Mathematical formulation - 5.2 English - 68552

AOCL API Guide (68552)

Document ID
68552
Release Date
2025-12-29
Version
5.2 English

SVM can have different formulations depending on the task at hand. The most common ones are:

  • Support Vector Classification (SVC): Uses a parameter \(C\) to balance margin maximization and classification errors, seeking a decision boundary that maximizes the margin while penalizing misclassifications.

  • Nu-Support Vector Classification (NuSVC): Employs a parameter \(\nu\) to constrain the fraction of training errors and the fraction of support vectors, providing an alternative classification formulation to SVC.

  • Support Vector Regression (SVR): Fits a function that allows for a margin of tolerance \(\epsilon\) around the predicted values, penalizing data points lying outside this tolerance to achieve a trade-off between model complexity and fitting errors.

  • Nu-Support Vector Regression (NuSVR): Similar to SVR but utilizes a parameter \(\nu\) to control the allowable support vectors and fitting errors, offering a different mechanism to balance model complexity and error tolerance.

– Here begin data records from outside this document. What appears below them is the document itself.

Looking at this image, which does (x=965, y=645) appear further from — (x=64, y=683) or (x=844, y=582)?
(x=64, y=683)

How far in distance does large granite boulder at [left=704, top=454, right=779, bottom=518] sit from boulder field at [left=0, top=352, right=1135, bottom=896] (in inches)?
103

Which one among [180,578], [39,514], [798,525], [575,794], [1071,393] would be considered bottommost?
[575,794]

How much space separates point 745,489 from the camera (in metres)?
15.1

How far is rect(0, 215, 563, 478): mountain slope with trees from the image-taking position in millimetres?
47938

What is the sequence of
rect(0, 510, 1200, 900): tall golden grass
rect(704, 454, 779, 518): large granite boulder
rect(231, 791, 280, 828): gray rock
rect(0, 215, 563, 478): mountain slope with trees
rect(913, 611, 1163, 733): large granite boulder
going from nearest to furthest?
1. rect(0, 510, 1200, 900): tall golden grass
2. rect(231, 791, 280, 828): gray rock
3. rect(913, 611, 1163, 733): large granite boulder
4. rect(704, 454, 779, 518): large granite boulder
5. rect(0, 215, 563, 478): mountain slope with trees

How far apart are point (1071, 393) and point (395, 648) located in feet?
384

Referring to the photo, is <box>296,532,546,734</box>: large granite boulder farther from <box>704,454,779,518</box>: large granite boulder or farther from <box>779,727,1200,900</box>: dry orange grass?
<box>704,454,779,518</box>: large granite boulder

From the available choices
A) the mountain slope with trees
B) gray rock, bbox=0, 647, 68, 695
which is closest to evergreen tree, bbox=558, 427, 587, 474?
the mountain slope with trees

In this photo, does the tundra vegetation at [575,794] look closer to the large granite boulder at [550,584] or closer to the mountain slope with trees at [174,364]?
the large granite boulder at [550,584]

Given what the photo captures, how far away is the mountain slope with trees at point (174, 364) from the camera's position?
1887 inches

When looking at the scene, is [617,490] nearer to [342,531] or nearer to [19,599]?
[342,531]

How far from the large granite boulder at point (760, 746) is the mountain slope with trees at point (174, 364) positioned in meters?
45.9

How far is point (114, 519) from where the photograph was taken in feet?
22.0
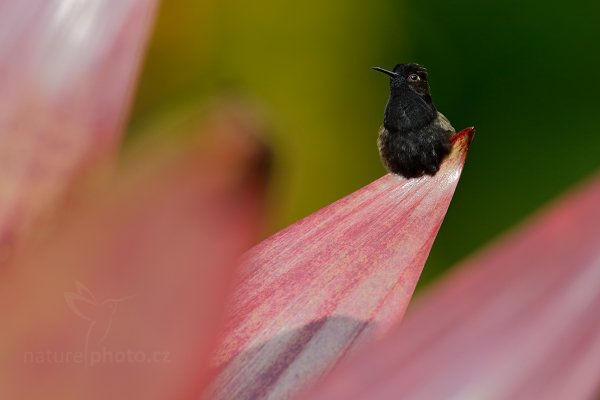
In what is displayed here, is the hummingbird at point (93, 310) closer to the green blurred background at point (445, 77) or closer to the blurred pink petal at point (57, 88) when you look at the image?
the blurred pink petal at point (57, 88)

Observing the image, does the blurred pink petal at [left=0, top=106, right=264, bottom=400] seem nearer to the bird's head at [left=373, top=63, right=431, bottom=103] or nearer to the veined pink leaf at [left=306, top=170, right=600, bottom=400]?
the veined pink leaf at [left=306, top=170, right=600, bottom=400]

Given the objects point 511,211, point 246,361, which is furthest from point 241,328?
point 511,211

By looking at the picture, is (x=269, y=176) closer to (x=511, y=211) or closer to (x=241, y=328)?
(x=241, y=328)

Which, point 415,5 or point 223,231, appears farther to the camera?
point 415,5

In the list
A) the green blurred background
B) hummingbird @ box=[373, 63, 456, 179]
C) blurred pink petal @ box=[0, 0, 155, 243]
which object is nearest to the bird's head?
hummingbird @ box=[373, 63, 456, 179]

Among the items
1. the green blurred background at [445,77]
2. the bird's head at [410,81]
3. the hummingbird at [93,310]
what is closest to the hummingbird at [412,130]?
the bird's head at [410,81]

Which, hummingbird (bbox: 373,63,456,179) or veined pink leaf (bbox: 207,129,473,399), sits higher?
hummingbird (bbox: 373,63,456,179)
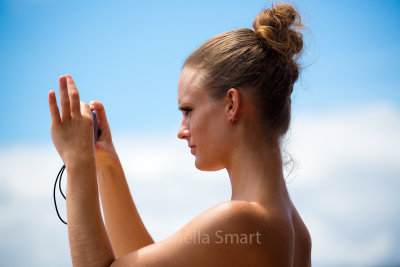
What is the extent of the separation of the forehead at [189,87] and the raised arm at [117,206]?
1.14ft

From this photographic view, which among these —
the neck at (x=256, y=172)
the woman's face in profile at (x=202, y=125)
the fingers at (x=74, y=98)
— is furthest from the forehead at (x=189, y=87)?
the fingers at (x=74, y=98)

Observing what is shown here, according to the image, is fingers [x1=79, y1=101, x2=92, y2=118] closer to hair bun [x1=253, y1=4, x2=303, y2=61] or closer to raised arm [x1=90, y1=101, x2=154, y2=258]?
raised arm [x1=90, y1=101, x2=154, y2=258]

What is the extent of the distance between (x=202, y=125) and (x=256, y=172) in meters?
0.21

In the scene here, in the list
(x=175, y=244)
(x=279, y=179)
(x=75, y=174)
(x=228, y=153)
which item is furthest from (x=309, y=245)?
(x=75, y=174)

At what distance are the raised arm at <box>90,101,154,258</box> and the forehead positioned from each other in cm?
35

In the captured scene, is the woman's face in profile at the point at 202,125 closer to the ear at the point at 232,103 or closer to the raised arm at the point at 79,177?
the ear at the point at 232,103

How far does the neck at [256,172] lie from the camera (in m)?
1.29

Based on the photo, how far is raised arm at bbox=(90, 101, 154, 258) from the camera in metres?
1.65

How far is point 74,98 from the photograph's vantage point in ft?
4.26

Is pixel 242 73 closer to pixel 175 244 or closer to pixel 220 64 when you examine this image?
pixel 220 64

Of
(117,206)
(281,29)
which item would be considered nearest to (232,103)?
(281,29)

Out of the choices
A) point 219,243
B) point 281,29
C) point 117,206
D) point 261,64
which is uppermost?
point 281,29

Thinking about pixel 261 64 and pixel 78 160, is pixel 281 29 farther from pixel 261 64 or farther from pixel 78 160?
pixel 78 160

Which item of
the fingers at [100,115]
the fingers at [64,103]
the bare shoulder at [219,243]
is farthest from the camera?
the fingers at [100,115]
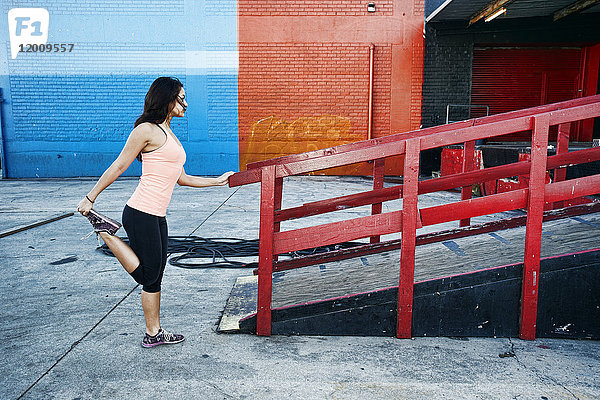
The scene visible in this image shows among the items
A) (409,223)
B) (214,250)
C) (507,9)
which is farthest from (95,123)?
(409,223)

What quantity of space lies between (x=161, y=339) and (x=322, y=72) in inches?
485

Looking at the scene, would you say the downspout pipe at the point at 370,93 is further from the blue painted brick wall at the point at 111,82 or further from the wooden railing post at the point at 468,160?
the wooden railing post at the point at 468,160

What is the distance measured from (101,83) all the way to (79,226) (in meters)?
8.62

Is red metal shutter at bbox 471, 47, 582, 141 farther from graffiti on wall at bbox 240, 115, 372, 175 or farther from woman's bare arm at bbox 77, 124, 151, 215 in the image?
woman's bare arm at bbox 77, 124, 151, 215

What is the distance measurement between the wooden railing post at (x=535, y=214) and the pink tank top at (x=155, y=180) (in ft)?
7.62

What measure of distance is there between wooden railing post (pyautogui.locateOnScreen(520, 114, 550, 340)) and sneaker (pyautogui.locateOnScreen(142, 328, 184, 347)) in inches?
91.7

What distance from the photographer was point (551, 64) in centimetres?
1412

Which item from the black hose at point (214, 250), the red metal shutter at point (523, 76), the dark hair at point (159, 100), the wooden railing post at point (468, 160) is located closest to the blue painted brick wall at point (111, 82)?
the red metal shutter at point (523, 76)

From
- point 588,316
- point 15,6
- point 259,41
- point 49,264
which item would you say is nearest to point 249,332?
point 588,316

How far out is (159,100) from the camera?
3059 millimetres

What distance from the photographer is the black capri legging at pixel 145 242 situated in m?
3.08

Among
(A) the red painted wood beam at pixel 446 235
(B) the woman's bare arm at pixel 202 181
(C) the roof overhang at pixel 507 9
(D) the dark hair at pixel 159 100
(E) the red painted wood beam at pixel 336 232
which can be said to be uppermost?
(C) the roof overhang at pixel 507 9

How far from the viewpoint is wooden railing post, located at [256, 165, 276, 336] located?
3232mm

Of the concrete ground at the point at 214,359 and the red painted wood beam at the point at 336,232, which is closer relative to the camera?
the concrete ground at the point at 214,359
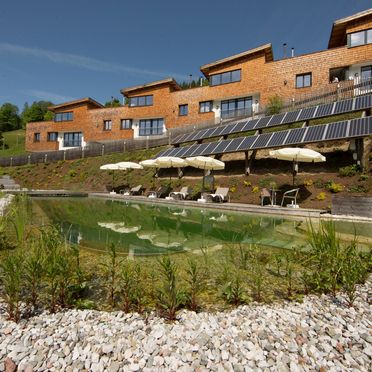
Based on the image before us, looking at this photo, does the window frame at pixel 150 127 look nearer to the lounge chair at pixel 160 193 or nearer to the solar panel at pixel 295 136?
the lounge chair at pixel 160 193

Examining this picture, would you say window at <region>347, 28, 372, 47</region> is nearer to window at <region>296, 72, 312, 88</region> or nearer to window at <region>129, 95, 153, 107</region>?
window at <region>296, 72, 312, 88</region>

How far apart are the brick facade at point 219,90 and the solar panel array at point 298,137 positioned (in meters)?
12.4

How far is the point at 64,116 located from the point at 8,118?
76964 millimetres

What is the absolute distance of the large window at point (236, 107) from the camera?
30875mm

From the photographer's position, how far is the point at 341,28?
26109 mm

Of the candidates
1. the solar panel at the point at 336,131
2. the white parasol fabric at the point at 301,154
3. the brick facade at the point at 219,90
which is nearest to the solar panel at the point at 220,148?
the white parasol fabric at the point at 301,154

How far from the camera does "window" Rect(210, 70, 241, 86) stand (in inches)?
1235

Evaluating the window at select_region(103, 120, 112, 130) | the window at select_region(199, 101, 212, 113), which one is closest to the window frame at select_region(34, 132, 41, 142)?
the window at select_region(103, 120, 112, 130)

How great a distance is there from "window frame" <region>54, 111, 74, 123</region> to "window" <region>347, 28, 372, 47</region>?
4000cm

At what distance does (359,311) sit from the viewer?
3578 mm

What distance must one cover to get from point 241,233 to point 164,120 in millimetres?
30733

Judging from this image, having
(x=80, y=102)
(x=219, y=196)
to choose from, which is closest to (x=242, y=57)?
(x=219, y=196)

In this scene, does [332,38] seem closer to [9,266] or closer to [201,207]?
[201,207]

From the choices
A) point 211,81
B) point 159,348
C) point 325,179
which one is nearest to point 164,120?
point 211,81
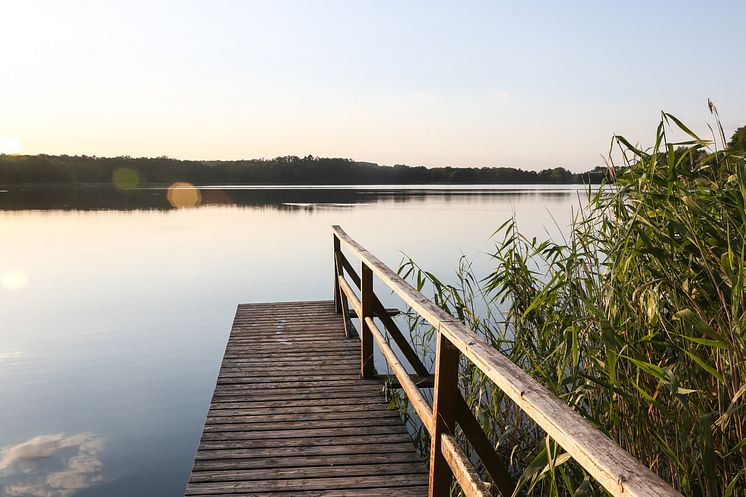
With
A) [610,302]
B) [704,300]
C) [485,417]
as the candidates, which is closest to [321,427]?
[485,417]

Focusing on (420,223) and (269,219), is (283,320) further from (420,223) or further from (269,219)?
(269,219)

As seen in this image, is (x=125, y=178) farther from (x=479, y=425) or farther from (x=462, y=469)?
(x=462, y=469)

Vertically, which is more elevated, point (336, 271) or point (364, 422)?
point (336, 271)

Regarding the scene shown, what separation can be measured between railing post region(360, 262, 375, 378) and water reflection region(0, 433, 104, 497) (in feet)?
8.69

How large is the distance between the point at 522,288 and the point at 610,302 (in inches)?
55.5

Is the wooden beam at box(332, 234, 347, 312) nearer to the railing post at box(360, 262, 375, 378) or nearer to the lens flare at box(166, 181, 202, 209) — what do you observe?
the railing post at box(360, 262, 375, 378)

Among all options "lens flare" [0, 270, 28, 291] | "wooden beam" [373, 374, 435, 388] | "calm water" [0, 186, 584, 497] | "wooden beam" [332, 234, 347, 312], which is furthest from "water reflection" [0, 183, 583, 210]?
"wooden beam" [373, 374, 435, 388]

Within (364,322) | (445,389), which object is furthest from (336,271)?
(445,389)

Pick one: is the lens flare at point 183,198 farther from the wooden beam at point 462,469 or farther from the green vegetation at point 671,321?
the wooden beam at point 462,469

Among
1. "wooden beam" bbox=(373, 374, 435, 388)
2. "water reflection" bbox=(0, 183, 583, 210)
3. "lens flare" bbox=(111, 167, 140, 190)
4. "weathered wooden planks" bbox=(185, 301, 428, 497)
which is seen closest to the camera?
"weathered wooden planks" bbox=(185, 301, 428, 497)

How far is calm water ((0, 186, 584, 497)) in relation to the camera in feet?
18.6

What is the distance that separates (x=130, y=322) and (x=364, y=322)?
7.66 metres

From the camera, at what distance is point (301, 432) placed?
380 centimetres

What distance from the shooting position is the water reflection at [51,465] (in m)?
5.07
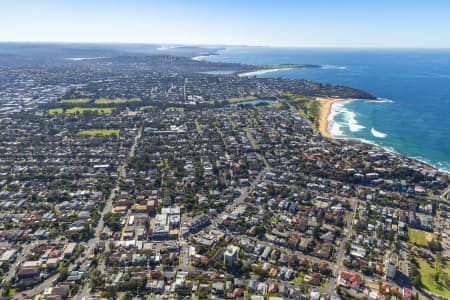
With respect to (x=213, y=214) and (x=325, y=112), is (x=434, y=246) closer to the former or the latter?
(x=213, y=214)

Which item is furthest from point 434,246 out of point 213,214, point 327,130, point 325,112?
point 325,112

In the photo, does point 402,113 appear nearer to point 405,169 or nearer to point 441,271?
point 405,169

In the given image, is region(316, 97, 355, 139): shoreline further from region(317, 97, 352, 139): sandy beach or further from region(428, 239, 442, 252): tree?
Result: region(428, 239, 442, 252): tree

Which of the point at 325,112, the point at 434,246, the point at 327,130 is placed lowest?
the point at 434,246

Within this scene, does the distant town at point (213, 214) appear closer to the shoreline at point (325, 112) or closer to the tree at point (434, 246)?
the tree at point (434, 246)

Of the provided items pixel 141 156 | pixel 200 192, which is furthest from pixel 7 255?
pixel 141 156

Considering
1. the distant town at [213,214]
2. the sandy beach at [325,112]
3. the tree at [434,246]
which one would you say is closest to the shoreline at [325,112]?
the sandy beach at [325,112]

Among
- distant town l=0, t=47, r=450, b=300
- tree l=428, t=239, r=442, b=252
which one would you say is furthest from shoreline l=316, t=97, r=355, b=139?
tree l=428, t=239, r=442, b=252
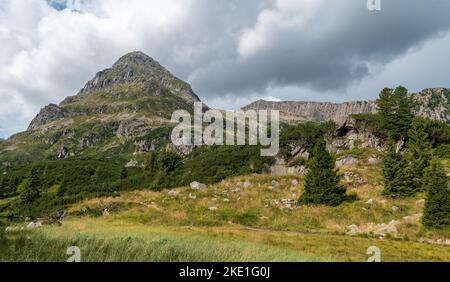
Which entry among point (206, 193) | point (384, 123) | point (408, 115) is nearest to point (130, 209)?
point (206, 193)

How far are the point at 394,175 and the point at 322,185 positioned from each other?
7910 mm

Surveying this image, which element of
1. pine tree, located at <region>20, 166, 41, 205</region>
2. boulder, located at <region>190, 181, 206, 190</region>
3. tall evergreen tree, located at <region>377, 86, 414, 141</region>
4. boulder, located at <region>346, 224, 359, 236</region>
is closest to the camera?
boulder, located at <region>346, 224, 359, 236</region>

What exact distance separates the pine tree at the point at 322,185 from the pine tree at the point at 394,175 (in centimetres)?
459

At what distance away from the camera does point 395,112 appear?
63438 mm

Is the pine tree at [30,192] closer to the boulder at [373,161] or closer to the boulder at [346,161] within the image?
the boulder at [346,161]

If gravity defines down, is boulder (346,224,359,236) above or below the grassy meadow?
below

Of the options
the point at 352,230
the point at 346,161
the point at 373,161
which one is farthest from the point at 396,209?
the point at 346,161

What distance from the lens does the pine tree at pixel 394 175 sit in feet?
112

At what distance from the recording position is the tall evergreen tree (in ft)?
197

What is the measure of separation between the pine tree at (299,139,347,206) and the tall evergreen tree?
28.2 meters

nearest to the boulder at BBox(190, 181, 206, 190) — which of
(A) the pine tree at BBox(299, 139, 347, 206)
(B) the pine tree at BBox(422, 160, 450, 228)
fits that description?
(A) the pine tree at BBox(299, 139, 347, 206)

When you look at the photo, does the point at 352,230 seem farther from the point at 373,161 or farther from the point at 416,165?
the point at 373,161

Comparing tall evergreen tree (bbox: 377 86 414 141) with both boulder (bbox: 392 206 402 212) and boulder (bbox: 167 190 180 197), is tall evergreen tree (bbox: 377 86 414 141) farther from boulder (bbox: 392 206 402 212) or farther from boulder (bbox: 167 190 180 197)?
boulder (bbox: 167 190 180 197)
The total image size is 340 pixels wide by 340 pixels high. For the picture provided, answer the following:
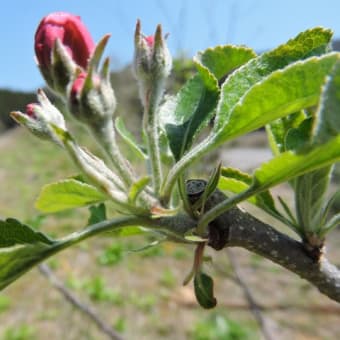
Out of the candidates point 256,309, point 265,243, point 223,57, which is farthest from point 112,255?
point 265,243

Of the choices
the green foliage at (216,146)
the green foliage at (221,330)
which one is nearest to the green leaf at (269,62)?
the green foliage at (216,146)

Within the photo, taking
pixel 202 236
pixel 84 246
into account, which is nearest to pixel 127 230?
pixel 202 236

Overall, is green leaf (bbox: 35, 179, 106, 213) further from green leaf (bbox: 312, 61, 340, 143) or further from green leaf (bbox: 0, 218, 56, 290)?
green leaf (bbox: 312, 61, 340, 143)

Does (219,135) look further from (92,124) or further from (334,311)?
(334,311)

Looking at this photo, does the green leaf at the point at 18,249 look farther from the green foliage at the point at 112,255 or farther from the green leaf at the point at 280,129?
the green foliage at the point at 112,255

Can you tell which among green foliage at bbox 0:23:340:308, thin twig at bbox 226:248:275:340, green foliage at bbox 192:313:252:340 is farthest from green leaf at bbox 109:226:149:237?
green foliage at bbox 192:313:252:340
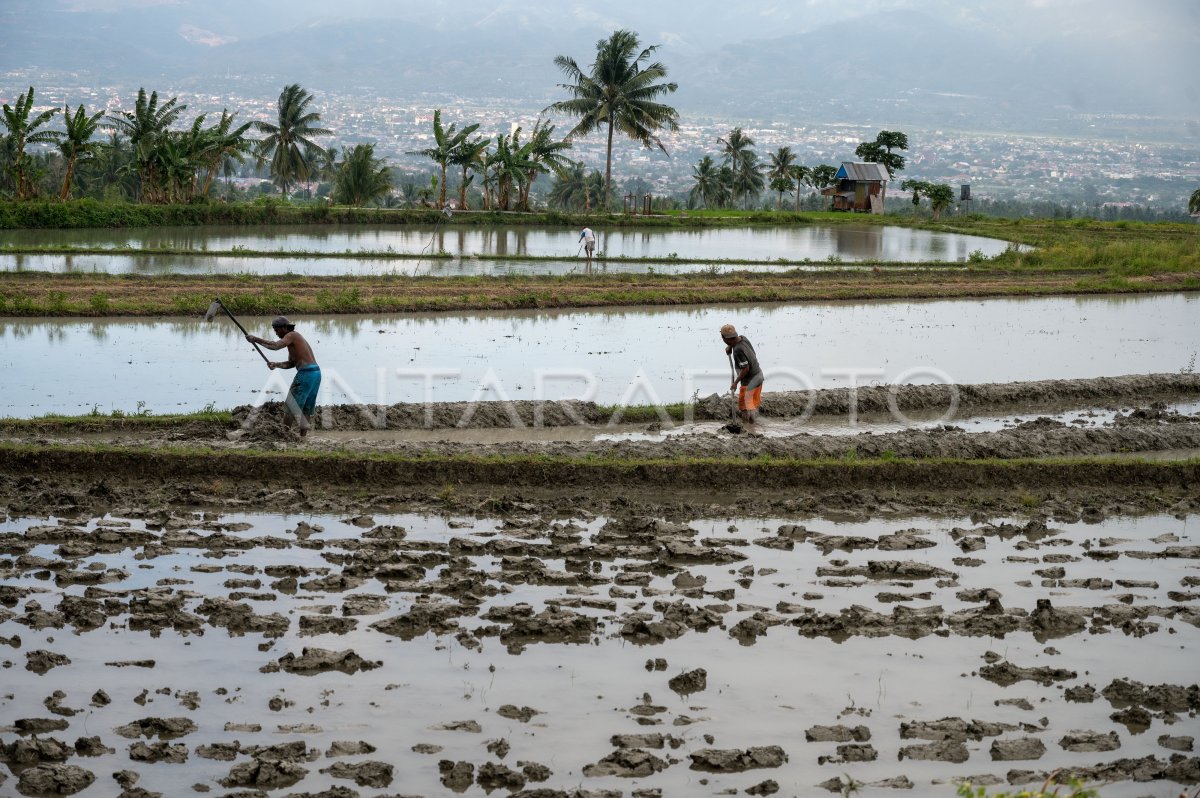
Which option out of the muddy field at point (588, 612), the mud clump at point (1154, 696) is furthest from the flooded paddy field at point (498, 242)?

In the simplest case (binary classification), given training samples \(\{ (x_i, y_i) \}_{i=1}^{n}\) with \(y_i \in \{-1, +1\}\), the SVC in its primal form, poses the following problem:

\[\begin{split}\min_{\beta,\,b,\,\xi_i} \frac{1}{2} \|\beta\|^2 &+ C \sum_{i=1}^{n} \xi_i \\ \text{subject to} \quad y_i (\beta^\top \phi(x_i) + b ) &\ge 1 - \xi_i,\quad \xi_i \ge 0,\end{split}\]

where \(\beta\) represents the vector of coefficients, also known as the weights, associated with each input feature, \(b\) is the bias term, \(\phi\) is a (possibly nonlinear) mapping defined by a kernel, \(C > 0\) is a regularization parameter controlling the trade-off between margin maximization and misclassification, and \(\xi_i\) (known as a slack variable) is the distance from the \(i\)-th sample to the correct boundary.

Minimizing the norm of the coefficients leads to maximizing the margin between classes. Meanwhile, slack variables introduce a penalty for misclassification errors; if a data point is correctly classified, \(\xi_i\) is 0, otherwise, \(\xi_i\) is greater than 0. The optimal hyperplane is determined by a subset of the training samples known as support vectors, which lie on or within the margin.

Since the feature space can be high-dimensional or data might not be linearly separable, it is more convenient to solve the dual version of this problem. This formulation focuses on the dual coefficients \(\alpha_i\) rather than explicit feature transformations. The corresponding objective problem is:

\[\begin{split}\min_{\alpha} \frac{1}{2} \sum_{i=1}^{n} \sum_{j=1}^{n} \alpha_i \alpha_j y_i y_j K(x_i, x_j) - \sum_{i=1}^{n} \alpha_i \\ \text{subject to} \quad 0 \le \alpha_i \le C,\quad \sum_{i=1}^{n} \alpha_i y_i = 0,\end{split}\]

where \(K(x_i, x_j) = \phi(x_i)^\top \phi(x_j)\) is the kernel function. This eliminates the need to perform an explicit mapping \(\phi(x)\), allowing SVMs to handle both linear and nonlinear relationships in the data. The decision function is then given by

\[f(x) = \sum_{i=1}^{n} \alpha_i y_i K(x_i, x) + b,\]

and predictions are made based on the sign of \(f(x)\).

Multi-class classification with SVMs is approached using a one-vs-one strategy, which decomposes the multi-class task in a way that each class is paired with each other to form \(\frac{n_{\mathrm{class}} \times (n_{\mathrm{class}}-1)}{2}\) binary classification submodels. Each submodel learns to distinguish between two classes. The final label is determined by aggregating the results of these binary decisions, by a voting mechanism.

Note

In da_svm_decision_function_? you can access decision function values in both OvO (one-vs-one) and OvR (one-vs-rest) shapes. In the one-vs-rest (OvR) approach, \((n_{\mathrm{class}} - 1)\) subproblems are defined, each separating a single class from all remaining classes. Note that in our case, OvR decision values are derived from OvO, so this setting does not affect the underlying training process.

For regression, a similar formulation is used, minimizing errors within an margin of tolerance \(\epsilon\) around the regression function.